室温が高いまま、湿度も高い状態では、風を当てても体の熱が十分に逃げないことがあります。むしろ、暑い空気を動かしているだけになる場合もあります。

扇風機を使うなら、エアコンと組み合わせるのが現実的です。

  • エアコンの冷気を部屋全体に回す
  • 風を壁や天井に向けて、直接体に当て続けない
  • 弱い風で空気を動かす
  • 寝具や衣類を涼しい素材にする

風が直接体に当たり続けると、冷えすぎたり、のどや肌が乾燥したりすることがあります。扇風機もエアコンも、「強く当てる」より「空気を整える」感覚で使うと続けやすくなります。

寝室で見直したいポイント

夜の暑さ対策は、エアコンの設定だけではありません。

寝室そのものを暑くしにくくすることも大切です。

まず、日中の熱を入れすぎないことです。西日が強い部屋や日当たりのよい部屋では、昼間のうちにカーテンやすだれで日差しを遮ると、夜の室温上昇を少し抑えやすくなります。

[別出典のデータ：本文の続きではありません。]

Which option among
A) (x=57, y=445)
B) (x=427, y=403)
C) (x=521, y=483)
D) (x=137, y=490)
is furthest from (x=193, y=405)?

次に、寝る前に部屋の熱を逃がすことです。外のほうが涼しい時間帯なら、短時間だけ窓を開けて空気を入れ替えると、こもった熱が抜けることがあります。ただし、防犯や騒音、外気温、湿度には注意してください。

寝具も見直しやすいポイントです。

  • 厚い布団を使い続けていないか
  • 熱がこもりやすい寝間着ではないか
  • 汗を吸った寝具をそのままにしていないか
  • 枕元に水を置けるか
  • 室温計・湿度計が見える位置にあるか

感覚だけで「今日は大丈夫」と判断するより、室温や湿度を見えるようにすると、エアコンを使う判断もしやすくなります。

高齢者や子どもがいる家庭で気をつけたいこと

高齢者や子どもがいる家庭では、夜の暑さ対策を少し安全寄りに考えましょう。

高齢者は、暑さやのどの渇きを感じにくくなることがあります。本人が「暑くない」と言っていても、室温が高い場合は注意が必要です。また、節約意識からエアコンを我慢してしまう人もいます。

子どもは、寝ている間の暑さや体調の変化をうまく伝えられないことがあります。寝汗が多い、顔が赤い、寝苦しそうにしている、朝にぐったりしているような場合は、寝室の環境を見直しましょう。

家族でできる対策は、特別なことばかりではありません。

  • 寝る前に室温を確認する
  • エアコンのリモコンを使いやすい場所に置く
  • 夜間も水を飲めるようにする
  • 暑い日は無理にタイマーで切らない
  • 朝、体調を確認する

「本人が大丈夫と言っているから」だけで判断せず、部屋の温度や湿度、汗のかき方、眠りの様子を合わせて見ることが大切です。

こんなときは無理せず相談を

熱中症が疑われるときは、我慢しないことが大切です。

たとえば、暑い環境にいたあとに、めまい、立ちくらみ、頭痛、吐き気、体のだるさ、筋肉のけいれん、意識がぼんやりする、といった症状がある場合は注意が必要です。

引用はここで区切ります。